▸ **YOUR INSTRUCTIONS**: Restate the data below word for word. Skip any images it contains.

▸ **DATA PROVIDED**:

⁂

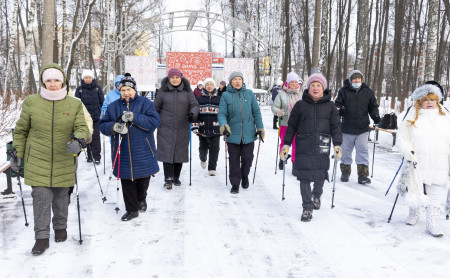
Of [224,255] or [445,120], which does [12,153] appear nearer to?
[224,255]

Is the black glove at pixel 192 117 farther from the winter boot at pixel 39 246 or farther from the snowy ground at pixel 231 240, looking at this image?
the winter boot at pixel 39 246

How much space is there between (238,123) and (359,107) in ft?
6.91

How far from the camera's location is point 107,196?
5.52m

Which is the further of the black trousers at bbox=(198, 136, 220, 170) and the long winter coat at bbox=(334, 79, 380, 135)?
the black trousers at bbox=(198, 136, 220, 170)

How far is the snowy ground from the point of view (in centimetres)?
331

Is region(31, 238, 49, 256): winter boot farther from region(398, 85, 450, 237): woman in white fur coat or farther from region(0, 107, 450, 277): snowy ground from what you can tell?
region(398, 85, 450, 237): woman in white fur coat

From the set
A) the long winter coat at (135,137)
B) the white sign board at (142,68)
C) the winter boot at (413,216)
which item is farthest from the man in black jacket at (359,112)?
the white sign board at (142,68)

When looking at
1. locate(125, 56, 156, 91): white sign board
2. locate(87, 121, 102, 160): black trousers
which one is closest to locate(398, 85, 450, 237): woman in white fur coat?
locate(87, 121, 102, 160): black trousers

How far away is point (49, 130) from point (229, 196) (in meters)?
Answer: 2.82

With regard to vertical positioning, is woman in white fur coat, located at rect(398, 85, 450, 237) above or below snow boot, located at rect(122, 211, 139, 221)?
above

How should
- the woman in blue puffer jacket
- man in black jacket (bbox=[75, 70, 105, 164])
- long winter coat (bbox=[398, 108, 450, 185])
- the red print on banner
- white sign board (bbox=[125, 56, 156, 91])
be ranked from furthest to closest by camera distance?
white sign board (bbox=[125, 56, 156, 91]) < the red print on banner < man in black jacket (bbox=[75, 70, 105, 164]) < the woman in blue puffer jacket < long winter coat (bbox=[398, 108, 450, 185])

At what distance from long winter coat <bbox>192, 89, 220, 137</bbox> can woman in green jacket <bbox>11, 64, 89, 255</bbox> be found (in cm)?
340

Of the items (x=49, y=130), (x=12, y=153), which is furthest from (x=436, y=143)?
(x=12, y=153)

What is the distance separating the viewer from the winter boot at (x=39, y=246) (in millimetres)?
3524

⁂

▸ **FULL RESPONSE**:
Of [224,255] or [445,120], which does [12,153] appear nearer to?
[224,255]

Is the black glove at pixel 192 117 farther from the winter boot at pixel 39 246 or farther from the snowy ground at pixel 231 240, looking at this image?
the winter boot at pixel 39 246

How much space is there between (238,123) and (359,107) in ft?
6.91

How far from the camera's location is point 107,196?
5.52m

Which is the further of the black trousers at bbox=(198, 136, 220, 170) and the long winter coat at bbox=(334, 79, 380, 135)?
the black trousers at bbox=(198, 136, 220, 170)

How far is the snowy ground from the point of view (in centimetres)?
331

Is region(31, 238, 49, 256): winter boot farther from region(398, 85, 450, 237): woman in white fur coat or farther from region(0, 107, 450, 277): snowy ground from what you can tell?
region(398, 85, 450, 237): woman in white fur coat

From the set
A) the long winter coat at (135,137)
B) the white sign board at (142,68)
C) the winter boot at (413,216)
which item is farthest from the man in black jacket at (359,112)?
the white sign board at (142,68)

When looking at
1. locate(125, 56, 156, 91): white sign board
2. locate(87, 121, 102, 160): black trousers
which one is closest to locate(398, 85, 450, 237): woman in white fur coat?
locate(87, 121, 102, 160): black trousers

How far away is point (49, 130) from point (229, 196) (in meters)?
Answer: 2.82

With regard to vertical positioning, is woman in white fur coat, located at rect(398, 85, 450, 237) above or below snow boot, located at rect(122, 211, 139, 221)?
above

How should
- the woman in blue puffer jacket
- man in black jacket (bbox=[75, 70, 105, 164])
- long winter coat (bbox=[398, 108, 450, 185])
- the red print on banner
- white sign board (bbox=[125, 56, 156, 91])
be ranked from furthest to closest by camera distance?
white sign board (bbox=[125, 56, 156, 91]) < the red print on banner < man in black jacket (bbox=[75, 70, 105, 164]) < the woman in blue puffer jacket < long winter coat (bbox=[398, 108, 450, 185])

At what distance from long winter coat <bbox>192, 89, 220, 137</bbox> can woman in green jacket <bbox>11, 64, 89, 255</bbox> be found (in cm)?
340

Of the items (x=49, y=130), (x=12, y=153), which is furthest from (x=436, y=143)?
(x=12, y=153)

What is the distance separating the viewer from the winter boot at (x=39, y=246) (in millimetres)?
3524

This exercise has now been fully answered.